Il a quelque chose que personne ne peut lui enlever: la satisfaction du travail bien fait. Qu’il ne s’inquiète pas, la Légion d’honneur est devenue la légion du déshonneur, et c’est bien triste à dire. L’Etat, la République macronienne, ne représente pas la France. Les vrais Francais savent reconnaître le courage des hommes, mais ils ne peuvent pas décerner de médaille.
Combien de jeunes et de moins jeunes ces deux Hommes ont-ils sauvé, ce soir dramatique de pogrom islamiste?

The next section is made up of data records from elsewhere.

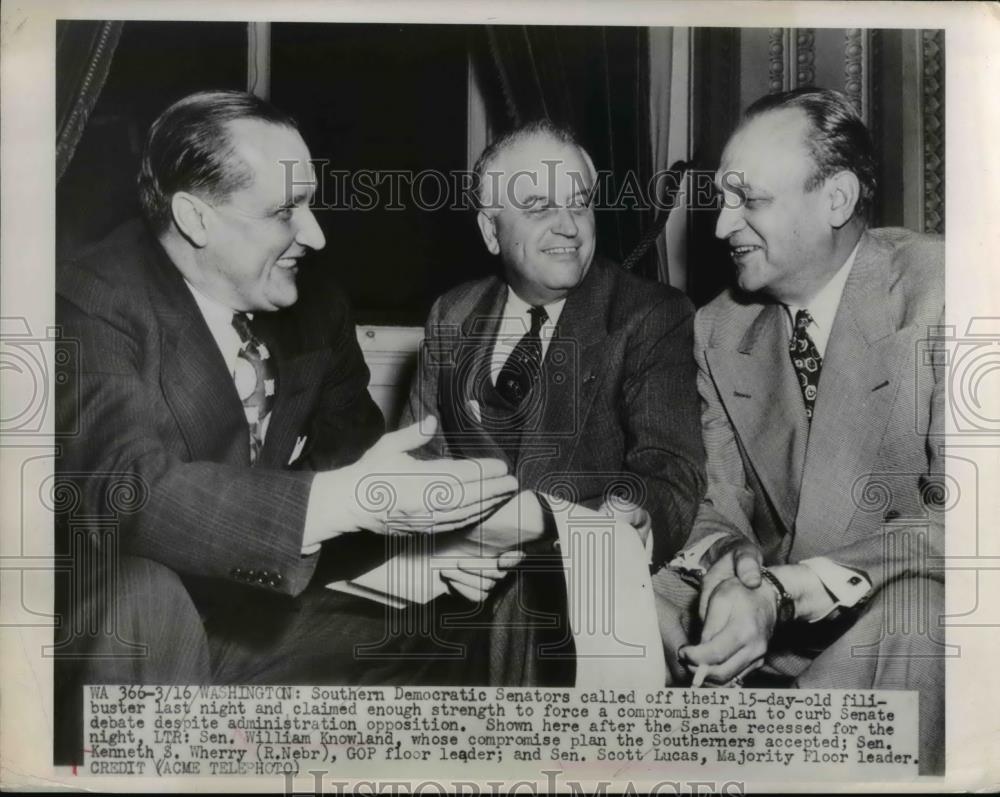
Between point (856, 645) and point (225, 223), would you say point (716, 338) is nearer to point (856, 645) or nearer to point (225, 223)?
point (856, 645)

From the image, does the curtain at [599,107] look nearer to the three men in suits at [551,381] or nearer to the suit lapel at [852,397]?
the three men in suits at [551,381]

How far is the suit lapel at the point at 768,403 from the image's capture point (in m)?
2.71

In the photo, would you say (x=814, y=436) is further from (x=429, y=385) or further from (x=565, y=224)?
(x=429, y=385)

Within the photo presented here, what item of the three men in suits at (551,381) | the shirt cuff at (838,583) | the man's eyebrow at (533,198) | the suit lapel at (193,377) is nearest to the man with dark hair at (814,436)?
the shirt cuff at (838,583)

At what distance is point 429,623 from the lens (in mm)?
2715

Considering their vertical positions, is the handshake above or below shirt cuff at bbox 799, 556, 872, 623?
above

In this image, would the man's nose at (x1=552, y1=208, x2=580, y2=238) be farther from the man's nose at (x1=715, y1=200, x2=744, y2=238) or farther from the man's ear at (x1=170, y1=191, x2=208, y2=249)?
the man's ear at (x1=170, y1=191, x2=208, y2=249)

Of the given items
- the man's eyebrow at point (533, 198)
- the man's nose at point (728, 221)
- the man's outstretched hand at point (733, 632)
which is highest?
the man's eyebrow at point (533, 198)

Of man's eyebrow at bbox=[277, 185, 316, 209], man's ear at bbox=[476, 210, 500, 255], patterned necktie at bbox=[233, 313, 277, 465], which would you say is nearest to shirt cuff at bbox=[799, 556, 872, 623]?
man's ear at bbox=[476, 210, 500, 255]

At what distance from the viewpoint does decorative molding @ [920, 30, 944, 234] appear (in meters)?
2.74

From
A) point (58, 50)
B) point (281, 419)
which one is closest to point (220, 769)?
point (281, 419)

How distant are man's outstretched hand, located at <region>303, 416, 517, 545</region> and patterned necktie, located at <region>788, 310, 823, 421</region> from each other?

L’extraordinaire courage ordinaire de ces deux Hommes de la BAC méritait la Reconnaissance de la Nation, une distinction spécialement créée pour eux par décret.
La légion d’honneur avait été créée par Napoléon pour récompenser le courage exceptionnel en faveur de la France et des Français. soit une dizaine d’attributions par Siècle!
Les deux héros de la BAC y étaient évidemment éligibles.
Mais quand on y regarde bien, ce sont plus d’UN million d’attributaires qui ont déjà obtenu le ruban rouge. Et ils sont près de cent mille en France à l’avoir reçue de leur vivant.
La légion est devenue une armée de copinage. Ceux qui l’auraient méritée ne l’auront pas. Et parmi tous ceux à qui le comité l’a attribuée, qui peut faire la part du » parrainage -copinage » et du mérite reconnu?
La « légion d’honneur » est réservée aux « pipolles », aux fausses personnalités du show bizz, du sport bizz et autres extravertis du fric-business. Le mépris habituel de la nomenklatura politicienne pour les Citoyens anonymes, gradés ou sans grades.